Polyhedral Optimizations of Explicitly Parallel Programs

Abstract

The polyhedral model is a powerful algebraic framework that has enabled significant advances to analysis and transformation of sequential affine (sub)programs, relative to traditional AST-based approaches. However, given the rapid growth of parallel software, there is a need for increased attention to using polyhedral frameworks to optimize explicitly parallel programs. An interesting side effect of supporting explicitly parallel programs is that doing so can also enable optimization of programs with unanalyzable data accesses within a polyhedral framework. In this paper, we address the problem of extending polyhedral frameworks to enable analysis and transformation of programs that contain both explicit parallelism and unanalyzable data accesses.
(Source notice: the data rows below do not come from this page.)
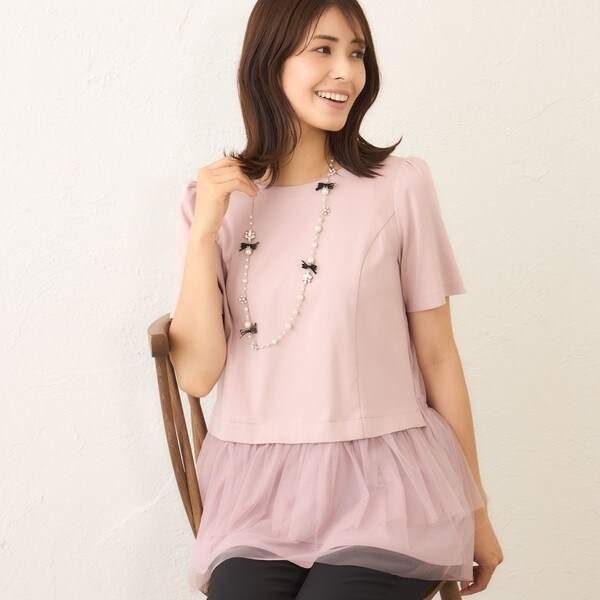 【L】チュールネットコンビ チュニック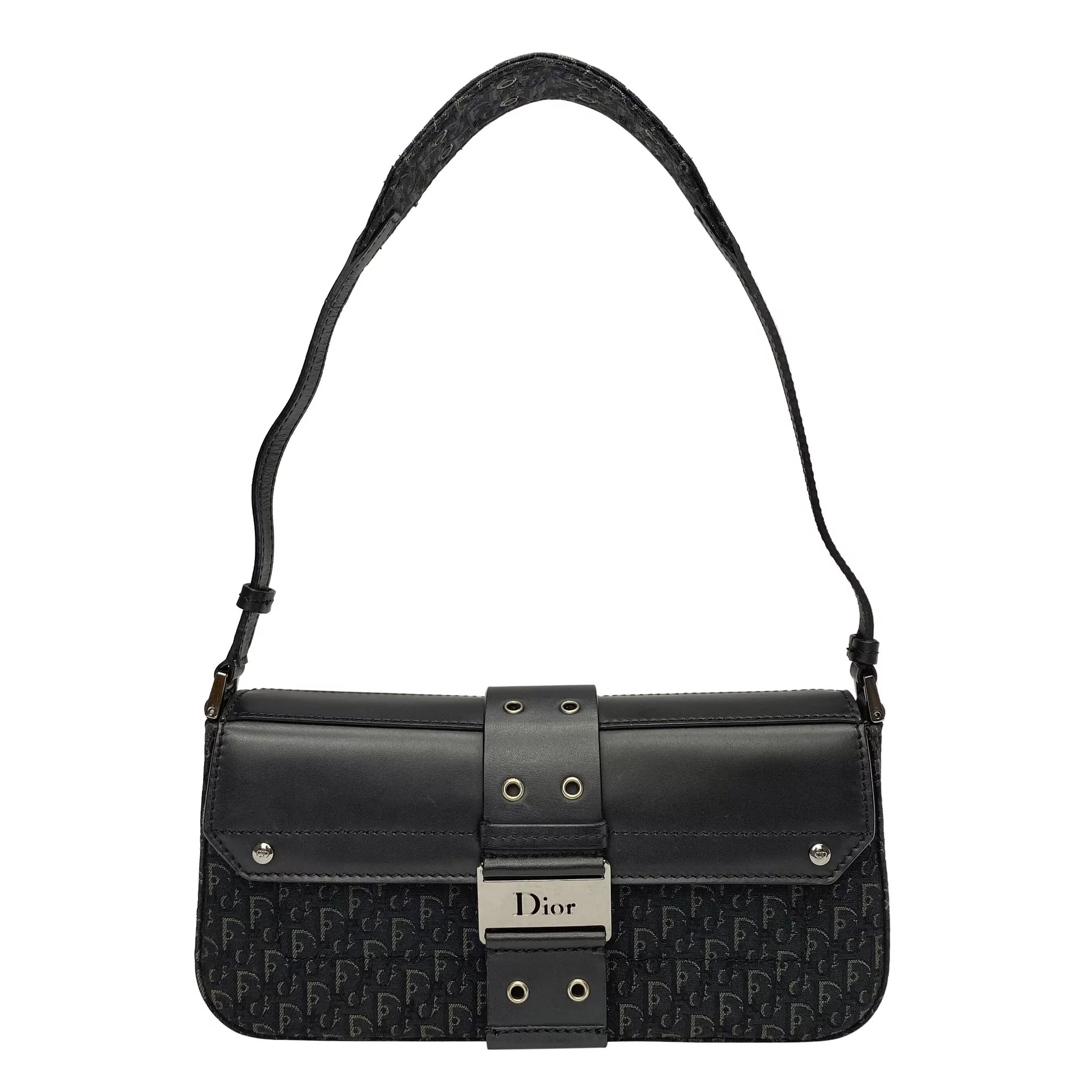 Bolsa Christian Dior Baguete Preta Monograma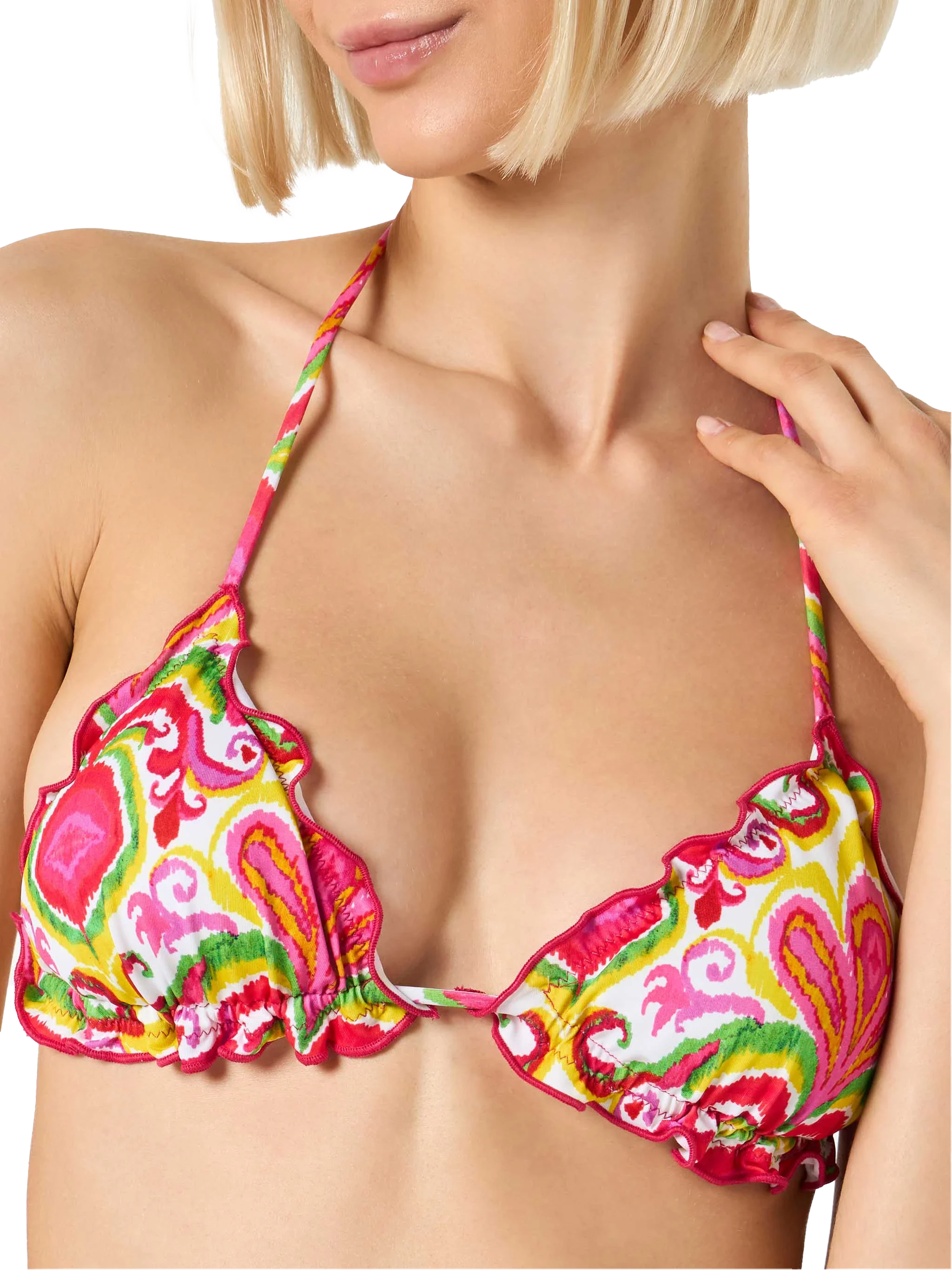 Dames driehoekbikini met ikatprint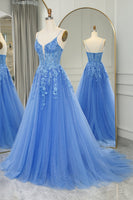 Load image into Gallery viewer, Blue A Line Tulle Long Formal Dress With Appliques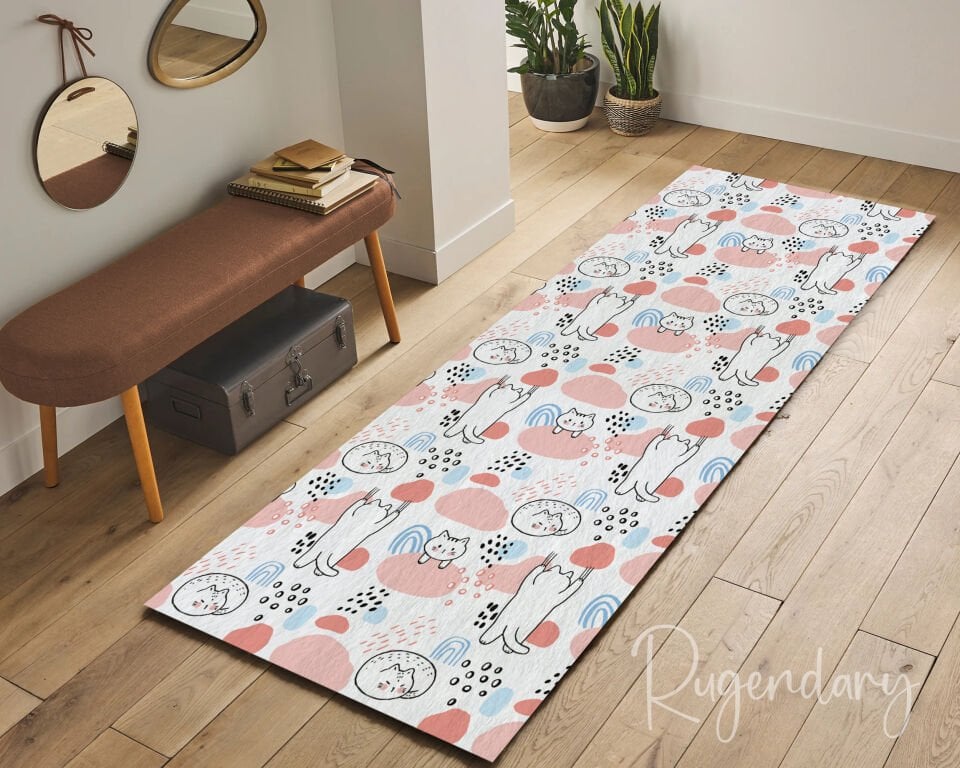 Playful Cat Runner Rug – Cute Cartoon Kitchen & Hallway Carpet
As a first step, we focus on OpenMP loop parallelism and task parallelism, including task dependences from OpenMP 4.0. Our approach first enables conservative dependence analysis of a given region of code. Next, we identify happens-before relations from the explicitly parallel constructs, such as tasks and parallel loops, and intersect them with the conservative dependences. Finally, the resulting set of dependences is passed on to a polyhedral optimizer, such as PLuTo and PolyAST, to enable transformation of explicitly parallel programs with unanalyzable data accesses. We evaluate our approach using eleven OpenMP benchmark programs from the KASTORS and Rodinia benchmark suites. We show that 1) these benchmarks contain unanalyzable data accesses that prevent polyhedral frameworks from performing exact dependence analysis, 2) explicit parallelism can help mitigate the imprecision, and 3) polyhedral transformations with the resulting dependences can further improve the performance of the manually-parallelized OpenMP benchmarks. Our experimental results show geometric mean performance improvements of 1.62x and 2.75x on the Intel Westmere and IBM Power8 platforms respectively (relative to the original OpenMP versions).